## New Block Order

The idea of reorganizing data before compression isn’t new. Almost twenty five years ago, Burrows and Wheeler proposed a block sorting transform to reorder data to help compression. The idea here is to try to create repetitions that can be exploited by a second compression engine.

But the Burrows-Wheeler transform isn’t the only possible one. There are a few other techniques to generate (reversible) permutations of the input.

If we don’t care really about CPU time, we could try each and every one the $O(n!)$ possible and distinct permutations1 and pick the shortest-encoded one. Storing the permutation index (the number of the permutation) will require $O(n \log_2 n)$ bits. Although this guarantees that we find the best possible ordering, it is computationally unfeasible, except for very small block lengths.

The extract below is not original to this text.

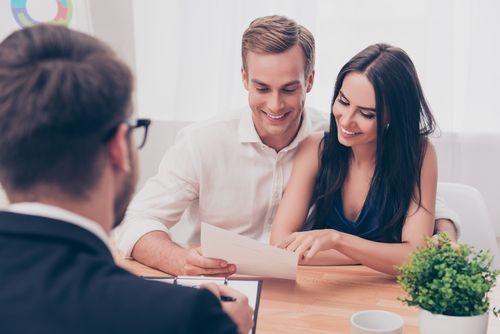 減税の確認をする男女と専門家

So we must find something else, something much simpler. Something that shuffles the contents in a parametric (and reversible) way, something that displays each symbol in a block exactly once. One possible way to do that is to use a probe, like we have in hash tables, with linear or quadratic probing. Quadratic probing is cumbersome because you need all kinds of conditions on the table size, and linear probing is too simple.

But if we extend linear probing from a simple +1 step so something like

$h(k,t)= k+ t c (\mod n)$,

where $c$ is relatively prime to the table size $n$, we are sure that all positions in the table will be visited exactly once when varying $t$ from 0 to $n-1$.

For our reordering, we do not know beforehand which step $c$ will be the best. Fortunately for us, we only need it to be relatively prime to $n$ to be acceptable. Then, we merely try them one by one, something expensive, but not all that much since there will be less than $n$ candidates. To pick the best one, we merely need a proxy to the compression ratio, say, a function that counts repetitions or something like that—you would need something more complex if your next step of encoding is more sophisticated.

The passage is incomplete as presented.